The elderly man, who was not named by the Times, was isolated in the intensive care unit, but died 90 days later. What makes his case so frightening is that after his death, doctors tested his room and discovered the fungus was everywhere.

“Everything was positive — the walls, the bed, the doors, the curtains, the phones, the sink, the whiteboard, the poles, the pump,” Dr. Scott Lorin, president of the Brooklyn branch, told the Times. “The mattress, the bed rails, the canister holes, the window shades, the ceiling, everything in the room was positive.”

The hospital had to use “special cleaning equipment” and even had to remove part of the ceiling and floors to get rid of the fungus.

Reports of C. auris have come from Venezuela, Spain, Great Britain, India, Pakistan, and South Africa, according to the Times. In the U.S., patients in Illinois and New Jersey have also been reported, as well as others in New York.

The Centers for Disease Control said it “identified 51 clinical case-patients and 61 screening case-patients” in New York alone. The CDC reported 45% of the clinical case-patients died within 90 days.

Further, in the same study linked above, 98% of the clinical-case patients were resistant to fluconazole, which is used to treat serious fungal infections such as meningitis. The strength and resistance of the infection led the CDC to deem C. auris an “serious threat,” and said it infected 3,400 and caused 220 deaths per year.
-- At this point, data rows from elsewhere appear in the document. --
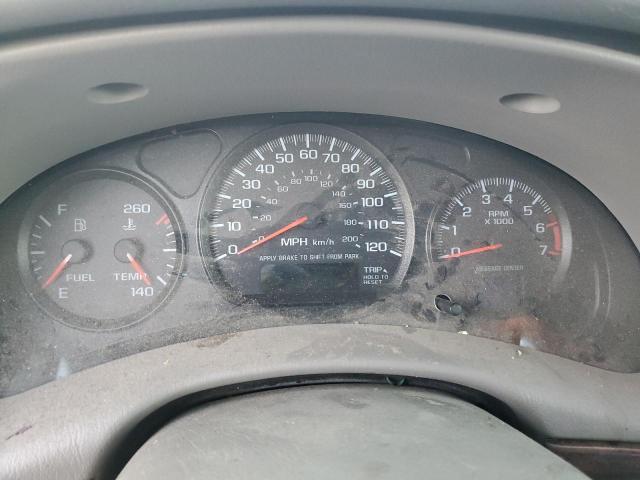 Photo 9 from auction – 2000 CHEVROLET IMPALA LS with VIN 2G1WH55K7Y9274882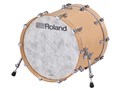 V-Drums Acoustic Design Kick Drum Pad KD-22-GN [�O���X�E�i�`������]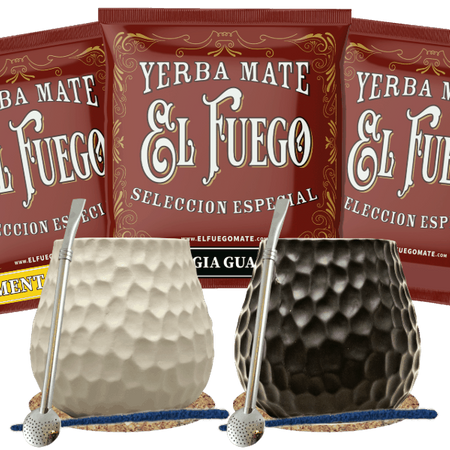 Yerba Mate Set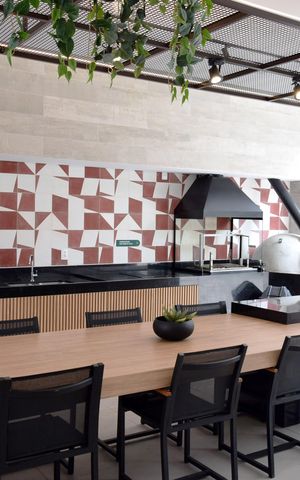 Studio à venda com 27m², 1 quarto e sem vagaÁrea comum
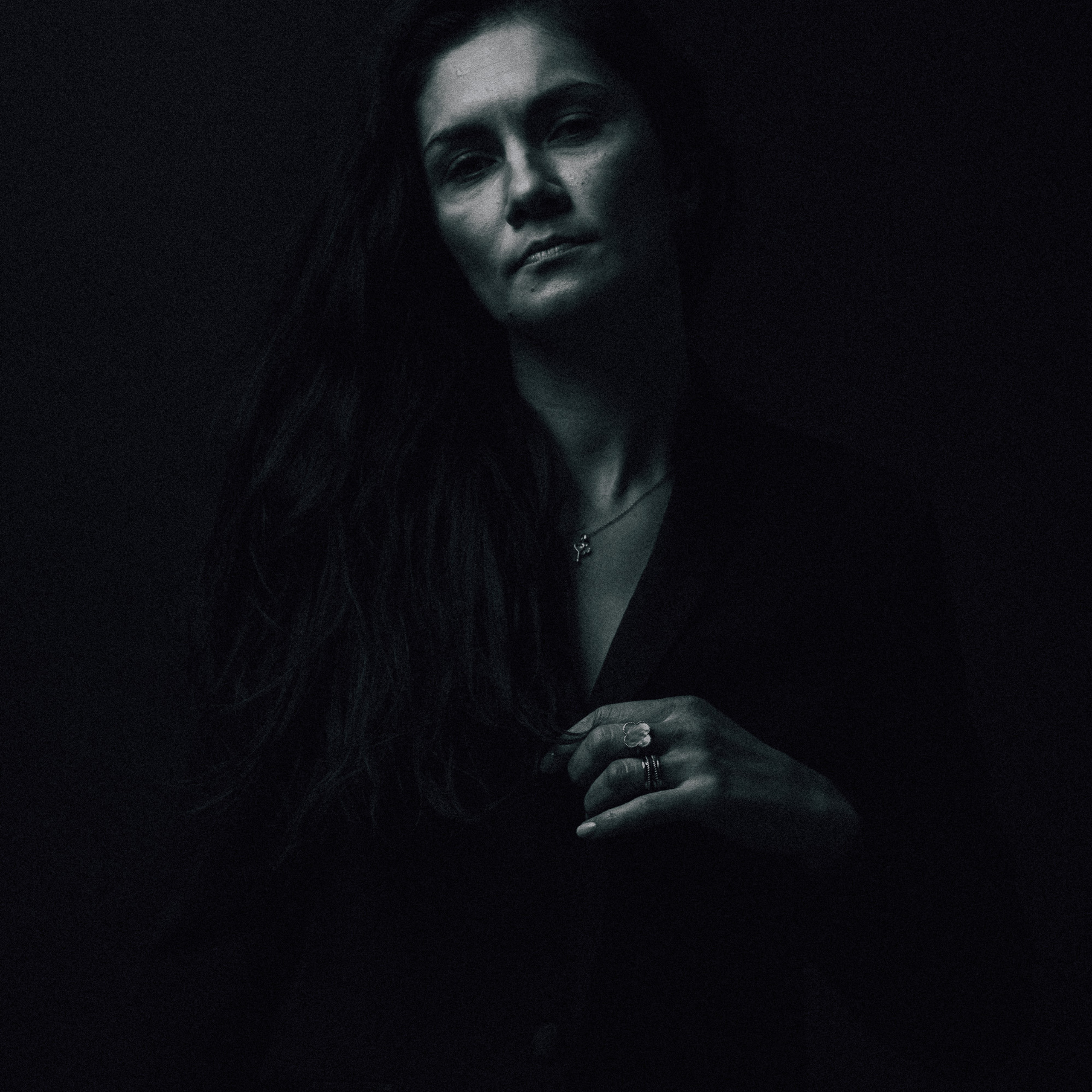 Женский портрет. Фотограф в Тюмени Вера Ильинова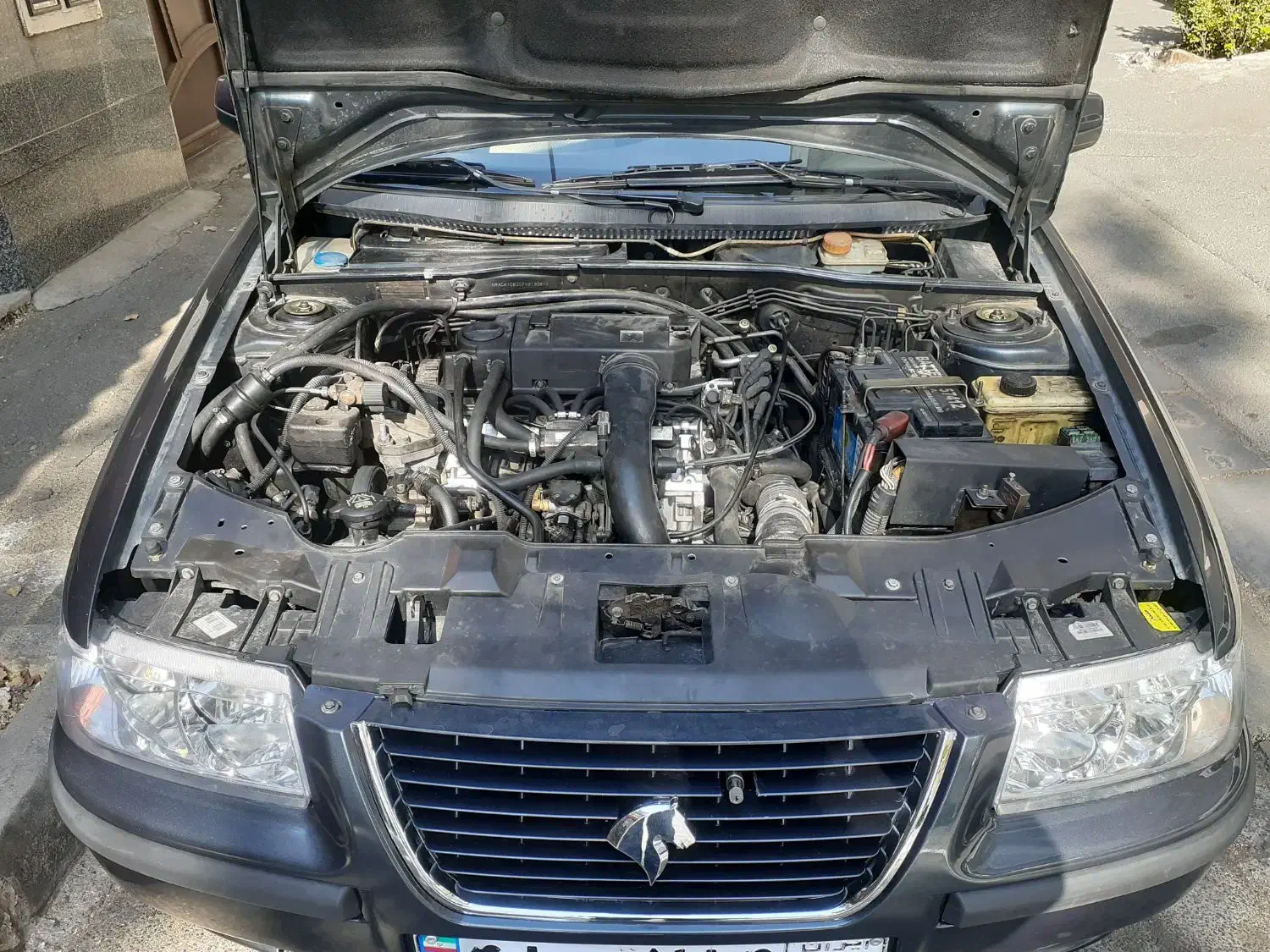 سمند LX XU7 - 1391
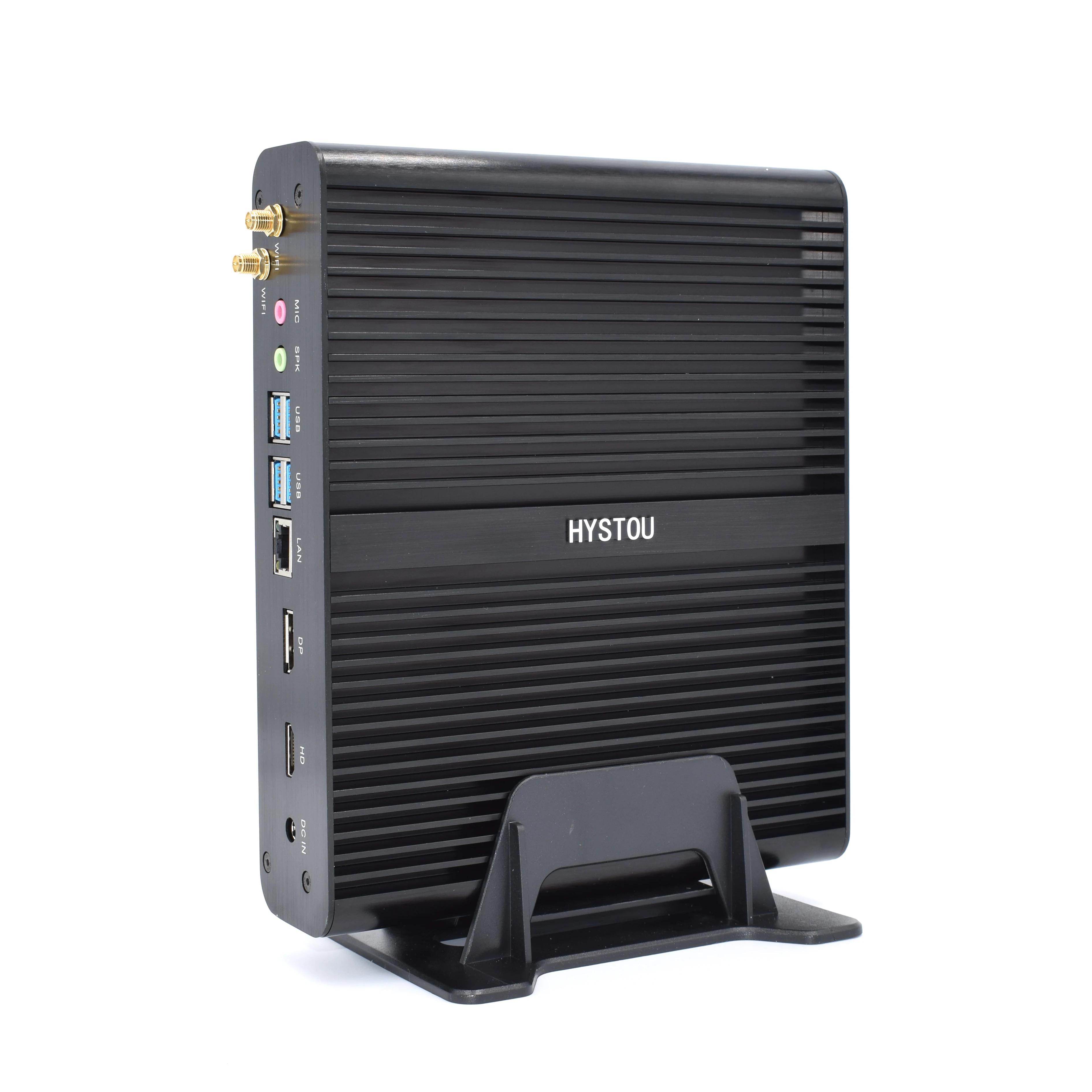 

Hystou new mini pc i7 with 8th gen i7 8550u desktop pc wifi function dual core mini computer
The CDC also reported that the median age for the clinical case-patients was 72, but that the ages of those infected ranged from 21 to 96 years. Fifty-one percent of those infected were male, and all patients had “serious concurrent medical conditions,” such as needing “mechanical ventilation or central venous catheters or gastrostomy tubes.”

Infections like C. auris have been able to thrive due to the overuse of antibiotics, the Times reported. Such over-prescribing has reduced the effectiveness of the drugs, allowing once curable bacterial infections to thrive once again. Now, fungal infections are becoming resistant.

Naturally, those most at risk of these “superbugs” are newborns and the elderly, who generally have weaker immune systems.